The EU plans to decide in the coming weeks whether nuclear power is sustainable and will, under its regulations, “do no significant harm.” The discord over this issue has split off an anti-nuclear bloc led by Germany, Austria, Denmark, Luxembourg, and Portugal and a pro-nuclear bloc led by France. Having abandoned nuclear power in the wake of Fukushima, Germany has returned to burning coal, faces high energy prices, and is agonizing over an undersea natural gas pipeline that links the country to Russia and its national natural gas company Gazprom. The deal, supported by outgoing Chancellor Angela Merkel, is fraught, especially with Russian President Vladimir Putin stoking a migrant crisis in Belarus and provoking the EU and NATO with military maneuvers in Ukraine.
The most searing takeaway from COP26 was the reaction of smaller countries collectively known as the Alliance of Small Island States (AOSIS) to the rich-nation talkathon. Punting new emissions pledges effectively into 2023, after the conclusion of COP27 in November 2022, is dereliction of the most cynical sort. The developed world did not make any firm financial commitments to emerging markets at Glasgow.
At Glasgow, Biden was rendered ineffective by members of Congress operating more like the de Medicis in 15th-century Florence than legislators in a representative democracy faced with a planetary emergency.
Small countries that are ill-equipped to finance energy transition projects wanted movement on the $100 billion Paris climate accords commitment (an annual “floor” that developed countries signed on to). Only now, they want those sums doubled. They are also seeking monetary assistance, “loss and damage” in COP26-speak, to compensate for harms already suffered from past and ongoing climate events caused by the developed world’s activities. Global power brokers had little to say about adaptation funding and nixed compensation for losses, settling instead for “dialogue,” which appears to be COP’s forte.

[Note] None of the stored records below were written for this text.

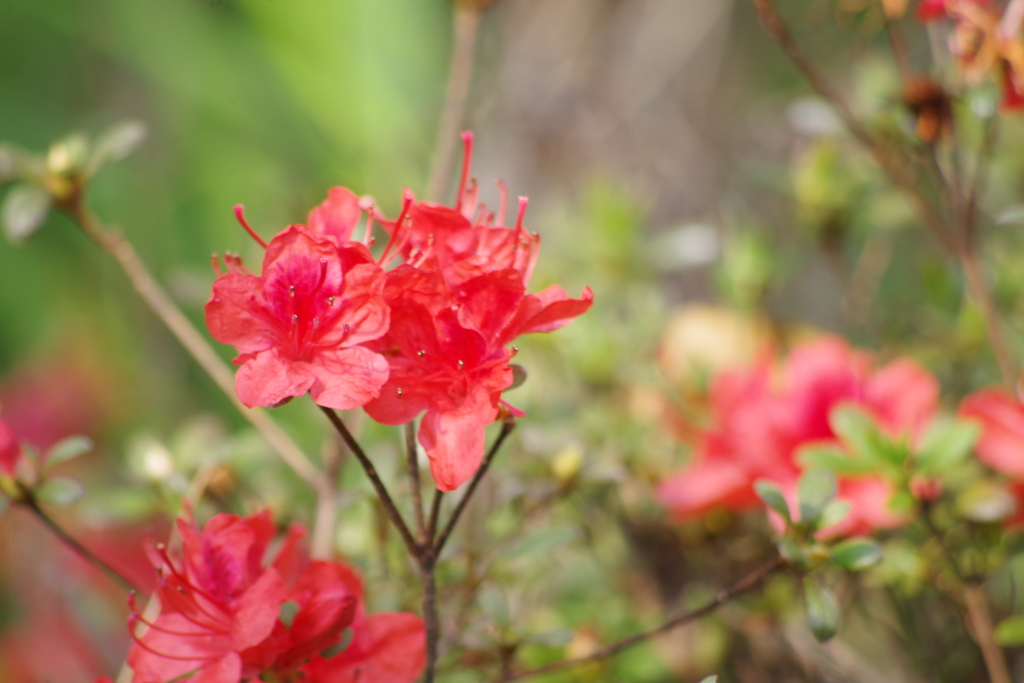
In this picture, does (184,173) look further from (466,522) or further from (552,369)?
(466,522)

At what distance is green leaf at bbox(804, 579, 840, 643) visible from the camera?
0.52 meters

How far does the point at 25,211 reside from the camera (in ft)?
2.21

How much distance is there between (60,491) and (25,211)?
0.23 meters

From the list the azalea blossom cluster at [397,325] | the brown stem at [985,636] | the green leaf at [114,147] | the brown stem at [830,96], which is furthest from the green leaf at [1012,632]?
the green leaf at [114,147]

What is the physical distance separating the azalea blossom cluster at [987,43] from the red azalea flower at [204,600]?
60cm

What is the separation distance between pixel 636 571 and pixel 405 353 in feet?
1.74

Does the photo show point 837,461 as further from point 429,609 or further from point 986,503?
point 429,609

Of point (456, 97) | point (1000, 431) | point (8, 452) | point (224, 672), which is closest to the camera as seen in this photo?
point (224, 672)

The EU, at least, appears ready to put its money where its mouth is, committing roughly $1 billion to an international fund to protect and sustain forests, a portion of which will go to protect the Congo Basin, the second-largest rain forest on Earth. Indonesia and Brazil are wild cards in the quest to end deforestation by 2030, however. Indonesia’s environment minister Siti Nurbaya Bakar backed away from the document, labeling it “inappropriate and unfair.” Satellite monitoring indicates that deforestation continues to accelerate in Brazil, increasing nearly 5 percent in October compared to the same period in 2020.
For many, the real leader of COP26 was Simon Kofe, the minister for justice, communication and foreign affairs of Tuvalu, a nine-island Pacific Ocean nation and an AOSIS member. While standing in knee-deep Pacific Ocean waters to dramatize his country’s crisis, he delivered a visually arresting recorded statement to the conference imploring the world to act. Thousands of Tuvaluans have already moved to New Zealand, and plans to relocate some of the remaining 10,000 people and retain some degree of territorial integrity are in progress. Kofe’s statement this week got scant coverage. Asked for his views on COP26 outcomes, Kofe noted that he would have liked to have seen “bigger countries take bigger cuts in emissions” and singled out Australia’s declaration to keep mining coal.
“I see it as a dilemma that Australia and other countries face,” he said. “You have your immediate economic interests that you have on one hand and then you have the well-being of the world.”